This continues an article begun here on Sunday, April 28, 2013.
One Judge, Judge Straub, dissented in part and concurred in part. Judge Straub pointed out that previous ERISA case law had consistently followed an objective "prudent person" standard; "it focuses on the process of the fiduciary's conduct preceding the challenged decision."[1] The focus of the prudent person standard of fiduciary liability under ERISA "asks whether the fiduciary, at the time he engaged in the challenged transaction," used methods which were appropriate both to investigate, and if the investigation turned up good results, to set up the investment.[2]
Anyone who has had the experience of writing a pleading, whether it be a complaint, an answer and affirmative defenses, or all of these, knows that in drafting a client's allegations of fact it is good pleading practice to frame the available facts based on the prevailing law. Given the potential of a later motion being filed by the opposing party or parties to challenge whether these factual allegations are properly framed either as a claim or as a defense under the applicable law, the pleader tries to frame the client's allegations accordingly, applying law to fact because that is what the Court will do if the legal sufficiency of the allegations is attacked. If the pleader can match factual allegations available in the given case to read in a similar way to legal quotations which she or he will argue from relevant case law or statutes at the hearing, so much the better.
That is precisely what the attorneys for the plaintiffs tried to do in this case, match their clients' factual allegations to the applicable law -- or at least to the law which applied at the time the complaint was filed. Recall that that ERISA case law extant at the time that the complaint in this case was filed, had consistently followed an objective "prudent person" standard; "it focuses on the process of the fiduciary's conduct preceding the challenged decision."[3] The focus of the prudent person standard of fiduciary liability under ERISA "asks whether the fiduciary, at the time he engaged in the challenged transaction," used methods which were appropriate both to investigate, and if the investigation turned up good results, to set up the investment.[4]
In this case, the plaintiffs pleaded that the defendant breached its fiduciary obligations under ERISA "by making 'high-risk investments ... at precisely the time when defaults of subprime mortgages were skyrocketing and numerous subprime lenders were facing insolvency.'" That is what they specifically alleged, for example, in paragraph 29 of their Amended Complaint.[5]
The one Judge in the minority on this panel pointed out that although the Amended Complaint did not contain factual allegations that "specifically detail" how the defendant perpetrated its alleged mismanagement, the plaintiffs did sufficiently "allege that [defendant] acted imprudently by maintaining investments in high-risk mortgage securities, at a time when [defendant] knew or should have known that the market for such securities was collapsing."[6] Regardless of whether the plaintiffs would ultimately prevail at the end of this case, the plaintiffs at the beginning of this case sufficiently alleged a breach of fiduciary duties under ERISA against Wall Street, in the eyes of the Judge who was in the minority on this panel.
There you have it.
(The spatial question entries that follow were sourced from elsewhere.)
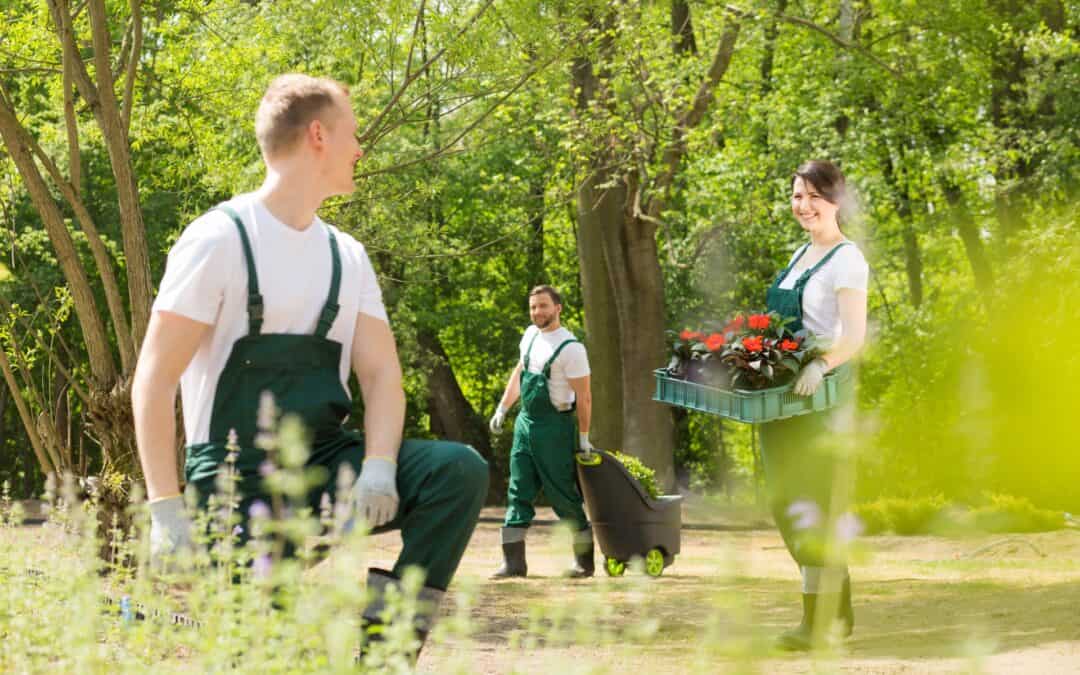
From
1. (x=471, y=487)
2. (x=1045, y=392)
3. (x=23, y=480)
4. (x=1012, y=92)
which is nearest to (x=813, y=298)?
(x=1045, y=392)

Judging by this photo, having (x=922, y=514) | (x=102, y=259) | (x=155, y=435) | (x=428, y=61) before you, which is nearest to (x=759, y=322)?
(x=155, y=435)

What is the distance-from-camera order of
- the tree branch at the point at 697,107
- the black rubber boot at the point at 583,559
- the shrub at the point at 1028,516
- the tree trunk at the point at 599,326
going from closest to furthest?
the black rubber boot at the point at 583,559
the shrub at the point at 1028,516
the tree branch at the point at 697,107
the tree trunk at the point at 599,326

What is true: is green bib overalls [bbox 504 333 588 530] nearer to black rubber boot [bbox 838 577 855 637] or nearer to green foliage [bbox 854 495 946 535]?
black rubber boot [bbox 838 577 855 637]

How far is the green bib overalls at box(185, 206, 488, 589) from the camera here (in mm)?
3670

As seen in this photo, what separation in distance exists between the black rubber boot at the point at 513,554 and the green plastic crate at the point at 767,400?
14.7ft

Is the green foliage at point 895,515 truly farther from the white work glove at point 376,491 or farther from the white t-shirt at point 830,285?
the white work glove at point 376,491

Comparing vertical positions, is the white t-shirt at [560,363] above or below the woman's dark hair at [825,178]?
below

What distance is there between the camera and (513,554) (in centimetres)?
1088

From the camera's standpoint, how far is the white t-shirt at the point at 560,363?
10336 millimetres

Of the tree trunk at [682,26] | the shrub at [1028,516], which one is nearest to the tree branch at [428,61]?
the shrub at [1028,516]

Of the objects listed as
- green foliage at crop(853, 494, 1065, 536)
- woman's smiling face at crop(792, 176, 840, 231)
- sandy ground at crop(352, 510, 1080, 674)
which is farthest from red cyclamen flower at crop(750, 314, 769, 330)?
green foliage at crop(853, 494, 1065, 536)

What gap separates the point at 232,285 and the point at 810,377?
10.3ft

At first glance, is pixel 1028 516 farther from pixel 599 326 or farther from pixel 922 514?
pixel 599 326

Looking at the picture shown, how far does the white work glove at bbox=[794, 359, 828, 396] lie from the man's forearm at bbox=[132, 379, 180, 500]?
3190 millimetres
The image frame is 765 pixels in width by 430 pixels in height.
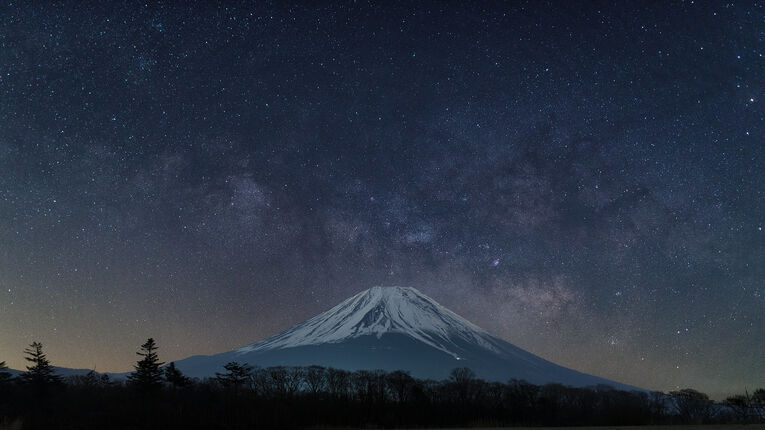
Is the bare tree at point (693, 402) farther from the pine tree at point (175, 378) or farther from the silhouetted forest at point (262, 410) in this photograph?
the pine tree at point (175, 378)

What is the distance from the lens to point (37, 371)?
60094mm

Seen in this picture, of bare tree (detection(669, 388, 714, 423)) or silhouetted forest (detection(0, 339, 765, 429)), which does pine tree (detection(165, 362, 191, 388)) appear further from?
bare tree (detection(669, 388, 714, 423))

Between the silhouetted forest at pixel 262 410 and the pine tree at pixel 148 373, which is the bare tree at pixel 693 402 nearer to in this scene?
the silhouetted forest at pixel 262 410

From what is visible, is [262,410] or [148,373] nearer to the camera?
[262,410]

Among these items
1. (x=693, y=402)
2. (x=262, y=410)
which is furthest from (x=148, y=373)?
(x=693, y=402)

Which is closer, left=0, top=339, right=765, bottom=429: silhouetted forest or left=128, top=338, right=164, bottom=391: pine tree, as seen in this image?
left=0, top=339, right=765, bottom=429: silhouetted forest

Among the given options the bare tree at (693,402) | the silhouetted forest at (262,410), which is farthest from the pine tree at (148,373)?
the bare tree at (693,402)

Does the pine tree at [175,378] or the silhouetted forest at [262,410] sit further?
the pine tree at [175,378]

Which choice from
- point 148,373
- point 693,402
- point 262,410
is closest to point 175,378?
point 148,373

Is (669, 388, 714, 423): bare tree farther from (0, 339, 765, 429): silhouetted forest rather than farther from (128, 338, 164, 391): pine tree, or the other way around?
(128, 338, 164, 391): pine tree

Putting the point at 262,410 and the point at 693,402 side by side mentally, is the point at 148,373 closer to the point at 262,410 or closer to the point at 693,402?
the point at 262,410

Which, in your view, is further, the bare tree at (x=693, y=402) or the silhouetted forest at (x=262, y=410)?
the bare tree at (x=693, y=402)

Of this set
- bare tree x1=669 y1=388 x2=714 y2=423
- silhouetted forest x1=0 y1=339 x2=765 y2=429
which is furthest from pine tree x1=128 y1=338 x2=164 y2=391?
bare tree x1=669 y1=388 x2=714 y2=423

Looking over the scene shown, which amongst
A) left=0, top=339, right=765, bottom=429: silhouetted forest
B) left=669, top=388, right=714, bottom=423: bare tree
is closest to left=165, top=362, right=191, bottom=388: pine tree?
left=0, top=339, right=765, bottom=429: silhouetted forest
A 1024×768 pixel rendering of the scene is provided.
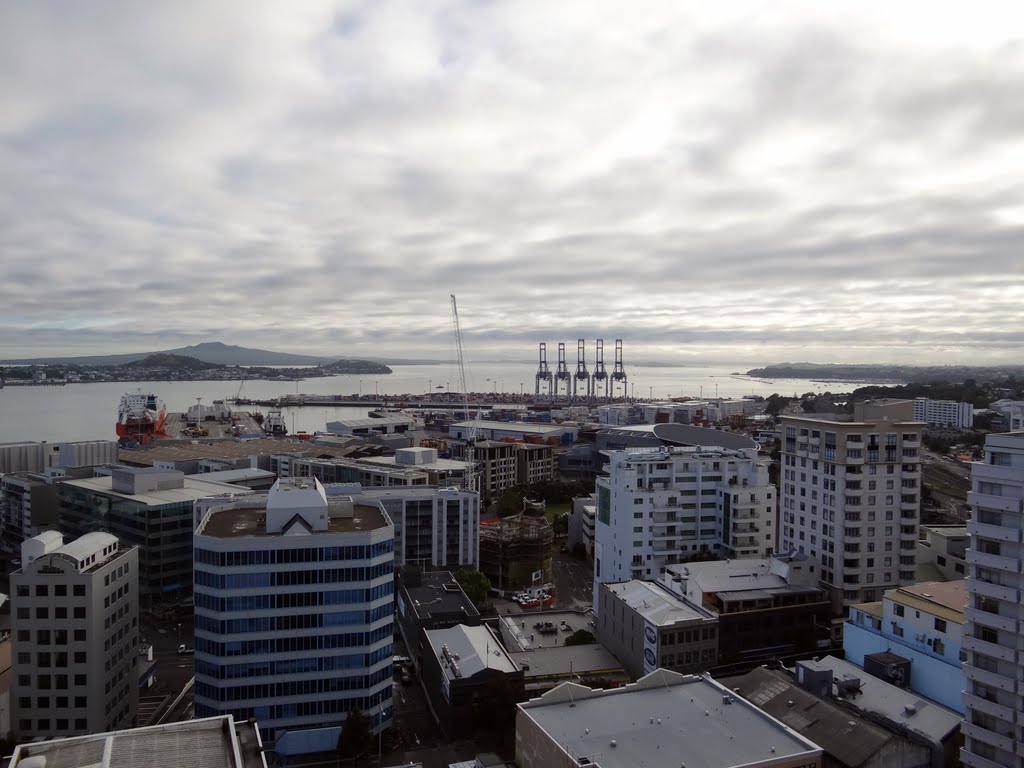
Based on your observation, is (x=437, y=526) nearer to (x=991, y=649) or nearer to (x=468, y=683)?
(x=468, y=683)

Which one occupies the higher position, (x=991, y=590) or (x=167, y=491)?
(x=991, y=590)

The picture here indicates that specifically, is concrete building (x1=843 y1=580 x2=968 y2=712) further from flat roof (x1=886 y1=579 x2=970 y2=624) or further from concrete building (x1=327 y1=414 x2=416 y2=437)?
concrete building (x1=327 y1=414 x2=416 y2=437)

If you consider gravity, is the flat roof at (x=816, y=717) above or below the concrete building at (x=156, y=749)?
below

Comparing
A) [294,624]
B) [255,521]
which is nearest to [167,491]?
[255,521]

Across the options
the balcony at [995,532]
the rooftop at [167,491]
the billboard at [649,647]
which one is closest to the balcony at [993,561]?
the balcony at [995,532]

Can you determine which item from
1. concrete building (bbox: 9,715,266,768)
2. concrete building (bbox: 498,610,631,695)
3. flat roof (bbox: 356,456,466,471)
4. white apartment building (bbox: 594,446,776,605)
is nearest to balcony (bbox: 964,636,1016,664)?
concrete building (bbox: 498,610,631,695)

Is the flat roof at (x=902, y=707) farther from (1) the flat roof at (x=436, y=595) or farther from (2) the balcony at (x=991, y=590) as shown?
(1) the flat roof at (x=436, y=595)
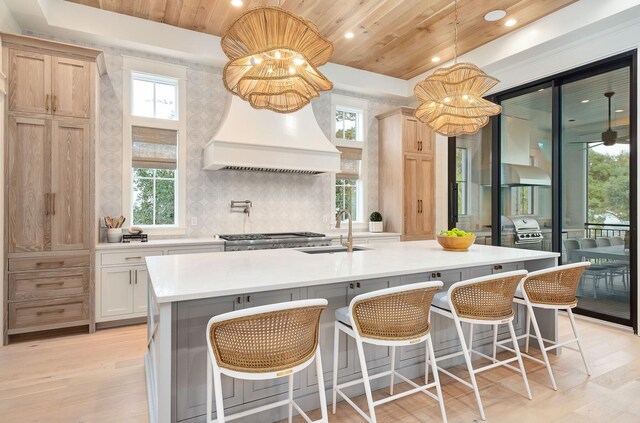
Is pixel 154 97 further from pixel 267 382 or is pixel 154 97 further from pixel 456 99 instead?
pixel 267 382

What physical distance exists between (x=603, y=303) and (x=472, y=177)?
2.37 meters

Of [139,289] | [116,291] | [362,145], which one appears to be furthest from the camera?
[362,145]

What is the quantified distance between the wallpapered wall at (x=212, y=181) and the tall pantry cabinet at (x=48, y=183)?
19.2 inches

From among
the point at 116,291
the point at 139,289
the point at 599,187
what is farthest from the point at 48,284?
the point at 599,187

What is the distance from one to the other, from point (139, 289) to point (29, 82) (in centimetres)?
221

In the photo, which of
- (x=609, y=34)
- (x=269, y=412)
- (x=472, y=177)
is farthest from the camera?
(x=472, y=177)

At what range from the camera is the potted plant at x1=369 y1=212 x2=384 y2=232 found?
5785 mm

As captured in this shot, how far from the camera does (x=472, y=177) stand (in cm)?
567

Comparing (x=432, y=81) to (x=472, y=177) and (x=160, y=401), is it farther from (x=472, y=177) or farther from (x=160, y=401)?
(x=472, y=177)

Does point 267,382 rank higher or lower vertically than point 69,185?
lower

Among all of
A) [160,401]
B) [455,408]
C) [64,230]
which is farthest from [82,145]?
[455,408]

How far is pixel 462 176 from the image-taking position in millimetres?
5848

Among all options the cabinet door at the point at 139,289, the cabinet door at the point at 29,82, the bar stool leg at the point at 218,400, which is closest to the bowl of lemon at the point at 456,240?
the bar stool leg at the point at 218,400

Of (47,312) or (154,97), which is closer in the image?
(47,312)
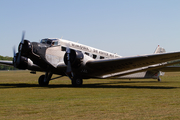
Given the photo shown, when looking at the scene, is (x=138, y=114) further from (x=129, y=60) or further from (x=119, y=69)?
(x=119, y=69)

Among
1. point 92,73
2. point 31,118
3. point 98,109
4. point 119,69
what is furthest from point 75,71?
point 31,118

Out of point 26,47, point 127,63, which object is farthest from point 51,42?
point 127,63

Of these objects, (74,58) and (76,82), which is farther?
(76,82)

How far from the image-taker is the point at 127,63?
674 inches

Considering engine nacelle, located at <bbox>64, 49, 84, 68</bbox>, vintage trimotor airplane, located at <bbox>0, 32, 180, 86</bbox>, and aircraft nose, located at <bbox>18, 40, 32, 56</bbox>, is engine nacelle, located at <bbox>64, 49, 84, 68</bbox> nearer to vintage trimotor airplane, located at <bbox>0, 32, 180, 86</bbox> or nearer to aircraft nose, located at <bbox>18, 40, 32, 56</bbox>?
vintage trimotor airplane, located at <bbox>0, 32, 180, 86</bbox>

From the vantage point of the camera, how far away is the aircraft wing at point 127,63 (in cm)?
1490

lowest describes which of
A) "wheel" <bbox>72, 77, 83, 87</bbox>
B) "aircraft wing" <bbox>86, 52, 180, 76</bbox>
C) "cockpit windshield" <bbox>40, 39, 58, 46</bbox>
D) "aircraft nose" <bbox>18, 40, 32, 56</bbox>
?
"wheel" <bbox>72, 77, 83, 87</bbox>

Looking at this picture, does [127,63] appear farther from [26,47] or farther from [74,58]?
[26,47]

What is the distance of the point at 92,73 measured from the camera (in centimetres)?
1878

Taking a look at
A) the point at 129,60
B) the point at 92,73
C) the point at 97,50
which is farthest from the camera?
the point at 97,50

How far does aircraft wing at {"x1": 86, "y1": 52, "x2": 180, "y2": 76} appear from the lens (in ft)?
48.9

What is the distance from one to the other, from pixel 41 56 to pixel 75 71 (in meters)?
2.89

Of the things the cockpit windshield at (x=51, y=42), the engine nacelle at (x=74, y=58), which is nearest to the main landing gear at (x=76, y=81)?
the engine nacelle at (x=74, y=58)

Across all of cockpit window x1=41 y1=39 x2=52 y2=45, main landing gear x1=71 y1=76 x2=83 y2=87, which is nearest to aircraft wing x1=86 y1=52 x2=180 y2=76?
main landing gear x1=71 y1=76 x2=83 y2=87
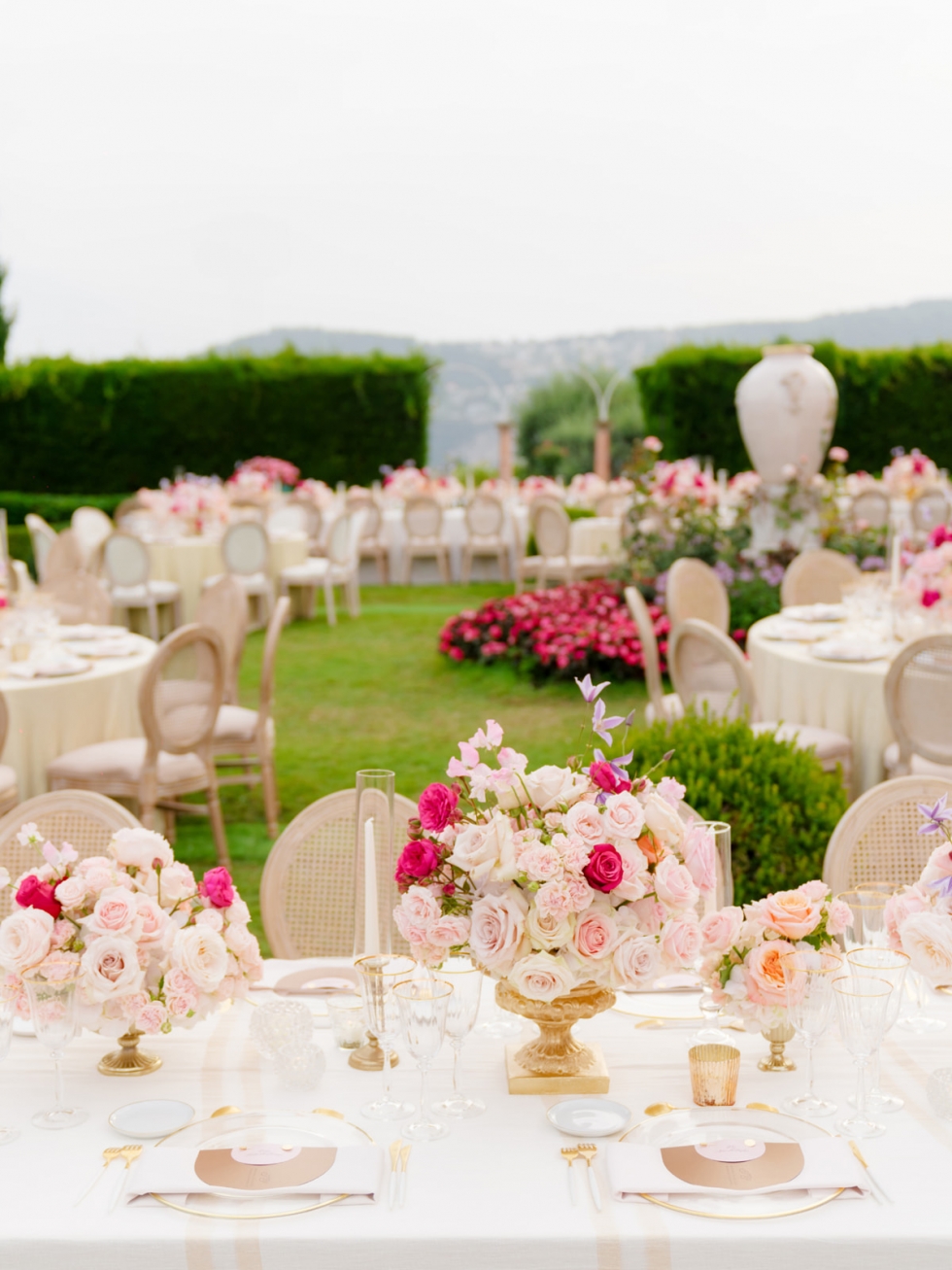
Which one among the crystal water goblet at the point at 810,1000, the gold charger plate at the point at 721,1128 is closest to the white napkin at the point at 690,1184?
the gold charger plate at the point at 721,1128

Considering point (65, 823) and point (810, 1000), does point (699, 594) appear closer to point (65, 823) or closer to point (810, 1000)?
point (65, 823)

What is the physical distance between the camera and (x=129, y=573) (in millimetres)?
9812

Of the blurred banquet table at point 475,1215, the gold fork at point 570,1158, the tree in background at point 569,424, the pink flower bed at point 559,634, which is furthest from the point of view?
the tree in background at point 569,424

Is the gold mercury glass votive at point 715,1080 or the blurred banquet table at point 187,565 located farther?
the blurred banquet table at point 187,565

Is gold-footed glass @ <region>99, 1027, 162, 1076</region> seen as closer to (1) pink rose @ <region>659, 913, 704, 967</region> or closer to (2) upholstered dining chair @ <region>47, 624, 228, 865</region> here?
(1) pink rose @ <region>659, 913, 704, 967</region>

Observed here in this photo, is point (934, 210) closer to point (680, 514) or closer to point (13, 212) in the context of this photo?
point (680, 514)

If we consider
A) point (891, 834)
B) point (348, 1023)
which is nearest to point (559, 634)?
point (891, 834)

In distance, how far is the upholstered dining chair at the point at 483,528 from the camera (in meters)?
13.6

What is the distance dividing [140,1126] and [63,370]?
16.6 meters

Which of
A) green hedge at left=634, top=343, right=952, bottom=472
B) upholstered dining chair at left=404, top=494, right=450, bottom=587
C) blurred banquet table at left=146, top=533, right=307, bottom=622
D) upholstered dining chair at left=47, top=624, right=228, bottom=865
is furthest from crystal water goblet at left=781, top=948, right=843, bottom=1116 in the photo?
green hedge at left=634, top=343, right=952, bottom=472

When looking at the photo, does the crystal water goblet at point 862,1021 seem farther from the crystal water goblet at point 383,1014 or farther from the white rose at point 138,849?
the white rose at point 138,849

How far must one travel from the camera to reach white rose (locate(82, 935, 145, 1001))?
5.65 feet

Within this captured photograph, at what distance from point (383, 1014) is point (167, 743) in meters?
3.07

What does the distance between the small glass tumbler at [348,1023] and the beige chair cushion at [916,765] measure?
2.97 meters
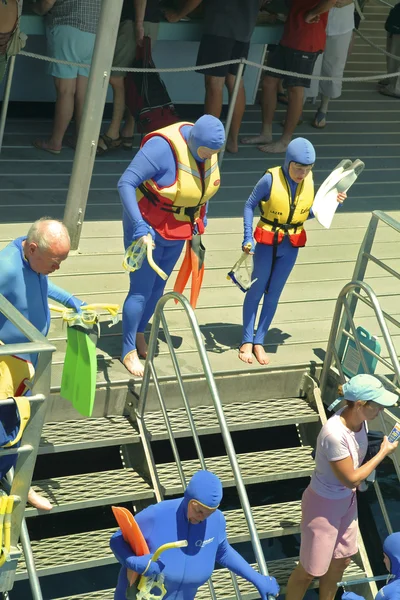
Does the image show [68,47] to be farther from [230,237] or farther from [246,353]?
[246,353]

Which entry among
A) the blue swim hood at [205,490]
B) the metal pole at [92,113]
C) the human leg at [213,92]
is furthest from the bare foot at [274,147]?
the blue swim hood at [205,490]

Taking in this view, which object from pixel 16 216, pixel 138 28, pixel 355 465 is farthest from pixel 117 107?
pixel 355 465

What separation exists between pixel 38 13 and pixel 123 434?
399cm

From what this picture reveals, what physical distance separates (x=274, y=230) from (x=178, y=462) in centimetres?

Two Judges applied what amounted to a summary judgment or directed verdict standard, both dependent on evidence of record, to a motion to dismiss an amended complaint and concluded not that proof was lacking but that allegations were lacking (even though, at least arguably, they were there). It is respectfully submitted that the Judge who wrote in the minority on this panel was the one who got it right in this case.
[1] Pension Benefit Guar. Corp. v. Morgan Stanley Inv. Mgt., Inc., 2013 WL 1296481 *19 (2d Cir. April 2, 2013)(Straub, J., dissenting and concurring in part).
[2] Pension Benefit Guar. Corp. v. Morgan Stanley Inv. Mgt., Inc., 2013 WL 1296481 *19 (2d Cir. April 2, 2013)(Straub, J., dissenting and concurring in part). [Emphasis added.]
[3] Pension Benefit Guar. Corp. v. Morgan Stanley Inv. Mgt., Inc., 2013 WL 1296481 *19 (2d Cir. April 2, 2013)(Straub, J., dissenting and concurring in part).
[4] Pension Benefit Guar. Corp. v. Morgan Stanley Inv. Mgt., Inc., 2013 WL 1296481 *19 (2d Cir. April 2, 2013)(Straub, J., dissenting and concurring in part). [Emphasis added.]
[5] Pension Benefit Guar. Corp. v. Morgan Stanley Inv. Mgt., Inc., 2013 WL 1296481 *20 (2d Cir. April 2, 2013)(Straub, J., dissenting and concurring in part). [Emphasis added.]
[6] Pension Benefit Guar. Corp. v. Morgan Stanley Inv. Mgt., Inc., 2013 WL 1296481 *20 (2d Cir. April 2, 2013)(Straub, J., dissenting and concurring in part). [Emphasis added.]